Dr Tu'ipulotu was working as a nurse in Sydney when she decided she could make a difference in her home country by undertaking further study.
“I knew I needed to gain a better understanding of the reality of nursing practice in Tonga and study both the enablers and challenges within the Tongan nursing context,” says Dr Tu'ipulotu.
“I found that policies in the Tongan hospitals often did not fit the reality of nursing practice due to lack of basic resources.
"The policies we were using were more appropriate to nursing practice in a developed world context.”
With her background as a teacher in the Queen Salote School of Nursing (QSSN), Dr Tu’ipulotu’s thesis informed the development of national standards for nursing practice – the Siate Folau.
These became the basis for safeguarding the quality and safety of nursing practice in Tonga.
Her contribution to the enrichment of society through improving health care standards in Tonga has earned her the 2014 Alumni Award for Professional Achievement, a prestigious honorary award from the University.
Dr Tu’ipulotu was instrumental in supporting Sydney Nursing School students to undertake community health placements in Tonga, supported by the Australian New Colombo Plan for several years.
In 2019, she became the Kingdom of Tonga’s first female Minister of Health; and in 2020 became a member of the WHO Executive Board.
During her time as Chief Nursing Officer for Tonga, she said, “improving the health of the Tongan people is my top priority and that of the Tongan government.

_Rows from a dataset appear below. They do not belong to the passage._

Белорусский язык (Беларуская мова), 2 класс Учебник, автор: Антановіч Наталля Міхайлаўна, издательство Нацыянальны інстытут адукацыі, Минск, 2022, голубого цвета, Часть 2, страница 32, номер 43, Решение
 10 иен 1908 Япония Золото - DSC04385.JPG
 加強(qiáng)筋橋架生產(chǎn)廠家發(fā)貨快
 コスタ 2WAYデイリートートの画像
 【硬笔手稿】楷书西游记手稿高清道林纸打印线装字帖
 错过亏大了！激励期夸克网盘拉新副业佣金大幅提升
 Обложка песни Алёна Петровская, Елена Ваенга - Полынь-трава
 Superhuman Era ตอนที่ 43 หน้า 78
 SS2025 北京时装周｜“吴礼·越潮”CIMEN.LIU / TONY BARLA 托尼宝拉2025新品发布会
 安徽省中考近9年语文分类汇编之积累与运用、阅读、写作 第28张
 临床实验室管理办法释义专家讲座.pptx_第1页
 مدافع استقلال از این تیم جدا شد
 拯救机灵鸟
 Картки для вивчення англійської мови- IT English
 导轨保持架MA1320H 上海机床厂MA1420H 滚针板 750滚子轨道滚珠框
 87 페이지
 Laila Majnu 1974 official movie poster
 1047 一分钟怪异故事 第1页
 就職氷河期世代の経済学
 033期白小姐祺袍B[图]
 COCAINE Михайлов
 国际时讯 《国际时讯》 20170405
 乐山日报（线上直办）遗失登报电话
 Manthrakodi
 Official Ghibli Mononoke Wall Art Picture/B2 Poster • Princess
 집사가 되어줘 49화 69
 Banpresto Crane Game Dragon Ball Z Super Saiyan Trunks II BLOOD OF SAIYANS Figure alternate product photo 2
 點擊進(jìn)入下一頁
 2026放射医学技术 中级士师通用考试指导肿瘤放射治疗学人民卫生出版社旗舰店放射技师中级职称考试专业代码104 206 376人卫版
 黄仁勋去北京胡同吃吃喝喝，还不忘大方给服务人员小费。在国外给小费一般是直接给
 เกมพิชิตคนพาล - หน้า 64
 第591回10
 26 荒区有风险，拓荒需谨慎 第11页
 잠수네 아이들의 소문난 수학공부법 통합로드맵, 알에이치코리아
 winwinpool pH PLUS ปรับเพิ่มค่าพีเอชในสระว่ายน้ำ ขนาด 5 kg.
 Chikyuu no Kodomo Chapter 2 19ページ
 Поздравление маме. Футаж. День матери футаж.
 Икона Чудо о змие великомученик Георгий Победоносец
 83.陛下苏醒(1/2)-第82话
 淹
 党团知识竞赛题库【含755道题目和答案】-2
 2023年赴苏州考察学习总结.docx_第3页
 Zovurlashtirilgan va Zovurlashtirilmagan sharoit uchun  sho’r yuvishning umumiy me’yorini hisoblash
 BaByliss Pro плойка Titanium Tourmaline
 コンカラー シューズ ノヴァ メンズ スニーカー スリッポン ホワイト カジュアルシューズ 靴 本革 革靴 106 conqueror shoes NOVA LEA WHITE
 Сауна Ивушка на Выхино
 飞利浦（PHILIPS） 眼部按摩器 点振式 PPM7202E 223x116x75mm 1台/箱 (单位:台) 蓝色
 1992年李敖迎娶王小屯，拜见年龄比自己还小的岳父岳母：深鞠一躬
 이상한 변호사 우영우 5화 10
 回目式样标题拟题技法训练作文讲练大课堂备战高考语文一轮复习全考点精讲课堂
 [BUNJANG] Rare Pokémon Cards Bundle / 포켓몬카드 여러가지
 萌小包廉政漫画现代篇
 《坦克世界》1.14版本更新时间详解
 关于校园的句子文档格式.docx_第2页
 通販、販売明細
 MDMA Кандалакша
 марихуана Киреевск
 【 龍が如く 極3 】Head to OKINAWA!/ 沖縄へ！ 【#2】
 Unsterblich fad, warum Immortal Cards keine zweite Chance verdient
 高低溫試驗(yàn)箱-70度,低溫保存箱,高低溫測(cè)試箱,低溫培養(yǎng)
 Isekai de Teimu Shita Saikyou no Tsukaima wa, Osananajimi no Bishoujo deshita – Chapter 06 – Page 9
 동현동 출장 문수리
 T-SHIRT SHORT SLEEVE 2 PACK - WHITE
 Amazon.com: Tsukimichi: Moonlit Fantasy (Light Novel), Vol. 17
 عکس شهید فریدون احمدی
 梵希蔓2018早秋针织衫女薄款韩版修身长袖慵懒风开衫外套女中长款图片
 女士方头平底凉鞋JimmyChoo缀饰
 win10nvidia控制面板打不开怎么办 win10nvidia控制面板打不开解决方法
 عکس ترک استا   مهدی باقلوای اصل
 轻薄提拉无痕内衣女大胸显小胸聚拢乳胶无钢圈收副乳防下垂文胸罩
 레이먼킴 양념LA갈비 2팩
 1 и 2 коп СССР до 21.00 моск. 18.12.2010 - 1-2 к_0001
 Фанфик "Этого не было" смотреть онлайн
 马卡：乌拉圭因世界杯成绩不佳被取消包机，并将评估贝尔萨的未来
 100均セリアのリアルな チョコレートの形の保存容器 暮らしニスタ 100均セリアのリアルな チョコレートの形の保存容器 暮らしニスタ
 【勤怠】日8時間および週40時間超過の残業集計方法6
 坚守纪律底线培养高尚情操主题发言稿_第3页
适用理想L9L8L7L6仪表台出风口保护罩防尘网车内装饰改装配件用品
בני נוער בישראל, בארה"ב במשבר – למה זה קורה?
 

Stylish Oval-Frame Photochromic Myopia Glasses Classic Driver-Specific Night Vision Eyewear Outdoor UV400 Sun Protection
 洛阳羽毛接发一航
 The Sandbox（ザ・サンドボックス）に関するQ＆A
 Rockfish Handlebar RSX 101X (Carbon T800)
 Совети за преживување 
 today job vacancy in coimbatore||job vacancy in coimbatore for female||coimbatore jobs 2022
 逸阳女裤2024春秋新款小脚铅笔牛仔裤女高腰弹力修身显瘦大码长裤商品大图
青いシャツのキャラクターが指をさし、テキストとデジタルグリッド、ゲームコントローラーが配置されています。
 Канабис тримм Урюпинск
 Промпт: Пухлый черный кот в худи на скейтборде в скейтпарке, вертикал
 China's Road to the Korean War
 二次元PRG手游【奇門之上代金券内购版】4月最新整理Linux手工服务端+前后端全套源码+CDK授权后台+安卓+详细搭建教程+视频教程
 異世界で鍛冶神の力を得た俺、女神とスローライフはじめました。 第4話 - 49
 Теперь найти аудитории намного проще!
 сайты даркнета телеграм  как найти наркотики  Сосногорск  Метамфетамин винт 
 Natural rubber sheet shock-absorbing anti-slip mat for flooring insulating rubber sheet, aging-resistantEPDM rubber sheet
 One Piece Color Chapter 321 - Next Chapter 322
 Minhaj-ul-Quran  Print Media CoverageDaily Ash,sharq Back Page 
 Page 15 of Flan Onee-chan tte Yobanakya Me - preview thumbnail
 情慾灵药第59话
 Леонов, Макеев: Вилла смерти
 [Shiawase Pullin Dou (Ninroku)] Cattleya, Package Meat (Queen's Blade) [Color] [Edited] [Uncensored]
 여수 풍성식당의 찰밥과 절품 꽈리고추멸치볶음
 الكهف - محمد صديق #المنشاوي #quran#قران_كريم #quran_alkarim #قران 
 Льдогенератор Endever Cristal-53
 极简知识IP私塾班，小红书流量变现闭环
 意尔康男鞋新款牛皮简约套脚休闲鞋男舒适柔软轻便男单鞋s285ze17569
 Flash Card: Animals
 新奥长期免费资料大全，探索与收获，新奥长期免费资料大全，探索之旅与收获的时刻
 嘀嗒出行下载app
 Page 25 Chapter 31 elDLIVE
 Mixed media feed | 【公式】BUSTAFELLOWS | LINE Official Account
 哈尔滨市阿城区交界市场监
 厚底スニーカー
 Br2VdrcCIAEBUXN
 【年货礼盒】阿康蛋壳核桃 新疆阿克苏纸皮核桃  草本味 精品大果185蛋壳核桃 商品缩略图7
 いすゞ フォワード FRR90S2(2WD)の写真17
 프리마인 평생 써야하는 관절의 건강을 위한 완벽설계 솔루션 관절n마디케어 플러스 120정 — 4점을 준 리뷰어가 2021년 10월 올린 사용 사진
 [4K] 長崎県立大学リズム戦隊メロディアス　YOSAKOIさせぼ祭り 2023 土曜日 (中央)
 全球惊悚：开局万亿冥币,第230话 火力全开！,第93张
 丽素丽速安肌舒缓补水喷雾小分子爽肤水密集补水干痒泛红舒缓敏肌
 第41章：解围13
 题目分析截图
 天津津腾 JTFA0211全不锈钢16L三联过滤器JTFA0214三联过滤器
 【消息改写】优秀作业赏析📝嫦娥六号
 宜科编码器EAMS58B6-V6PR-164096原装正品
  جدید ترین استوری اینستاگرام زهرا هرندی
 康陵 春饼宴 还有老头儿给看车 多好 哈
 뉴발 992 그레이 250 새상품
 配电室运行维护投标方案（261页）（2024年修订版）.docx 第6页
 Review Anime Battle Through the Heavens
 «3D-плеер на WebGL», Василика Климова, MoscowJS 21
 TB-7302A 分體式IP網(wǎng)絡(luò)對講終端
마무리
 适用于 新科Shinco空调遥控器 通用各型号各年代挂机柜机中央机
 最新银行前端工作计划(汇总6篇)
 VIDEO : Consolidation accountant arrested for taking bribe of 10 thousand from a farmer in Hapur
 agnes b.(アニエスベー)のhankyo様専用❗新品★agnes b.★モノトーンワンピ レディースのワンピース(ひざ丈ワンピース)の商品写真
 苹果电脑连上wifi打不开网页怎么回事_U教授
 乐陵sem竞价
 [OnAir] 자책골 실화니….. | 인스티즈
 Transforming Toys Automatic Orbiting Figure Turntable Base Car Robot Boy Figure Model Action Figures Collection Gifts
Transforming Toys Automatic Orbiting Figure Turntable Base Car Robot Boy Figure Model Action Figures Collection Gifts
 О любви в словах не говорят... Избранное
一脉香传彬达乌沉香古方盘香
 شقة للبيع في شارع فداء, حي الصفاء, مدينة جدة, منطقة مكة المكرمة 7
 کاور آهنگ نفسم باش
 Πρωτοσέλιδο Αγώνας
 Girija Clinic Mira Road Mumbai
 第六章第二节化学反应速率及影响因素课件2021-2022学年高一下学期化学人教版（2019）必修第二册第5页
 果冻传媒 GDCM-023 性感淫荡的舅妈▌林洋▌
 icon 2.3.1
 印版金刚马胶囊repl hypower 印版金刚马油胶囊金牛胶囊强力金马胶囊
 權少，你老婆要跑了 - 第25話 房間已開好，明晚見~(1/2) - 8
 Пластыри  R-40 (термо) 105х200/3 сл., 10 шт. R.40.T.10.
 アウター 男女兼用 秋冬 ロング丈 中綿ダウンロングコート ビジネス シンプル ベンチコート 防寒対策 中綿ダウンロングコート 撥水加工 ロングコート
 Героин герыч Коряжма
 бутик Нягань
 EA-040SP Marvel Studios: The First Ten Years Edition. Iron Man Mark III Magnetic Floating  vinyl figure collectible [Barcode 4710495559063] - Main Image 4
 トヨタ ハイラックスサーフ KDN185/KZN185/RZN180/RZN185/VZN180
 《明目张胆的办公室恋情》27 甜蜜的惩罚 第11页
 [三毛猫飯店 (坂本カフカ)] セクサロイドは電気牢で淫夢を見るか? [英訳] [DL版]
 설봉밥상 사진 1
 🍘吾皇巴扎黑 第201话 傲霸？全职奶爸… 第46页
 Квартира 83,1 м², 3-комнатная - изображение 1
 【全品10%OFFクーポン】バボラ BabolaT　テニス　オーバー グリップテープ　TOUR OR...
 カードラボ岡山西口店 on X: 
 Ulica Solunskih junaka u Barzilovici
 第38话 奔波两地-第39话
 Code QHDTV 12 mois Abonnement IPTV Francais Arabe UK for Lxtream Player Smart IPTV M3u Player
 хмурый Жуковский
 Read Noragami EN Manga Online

Tonga's nurses are at the frontier of strategies to improve the overall healthcare of the community.”
Professor Brendan McCormack, Head and School and Dean of Sydney Nursing School, says, “Amelia’s new appointment as WHO’s Chief Nursing Officer is a remarkable achievement as it elevates women’s leadership in global health and moves the needle further toward gender equity.
“We are very proud to have Amelia as part of our alumni and academic community. It is truly inspiring to see our graduates, such as Amelia, continue to flourish at such a high level and on a global scale.”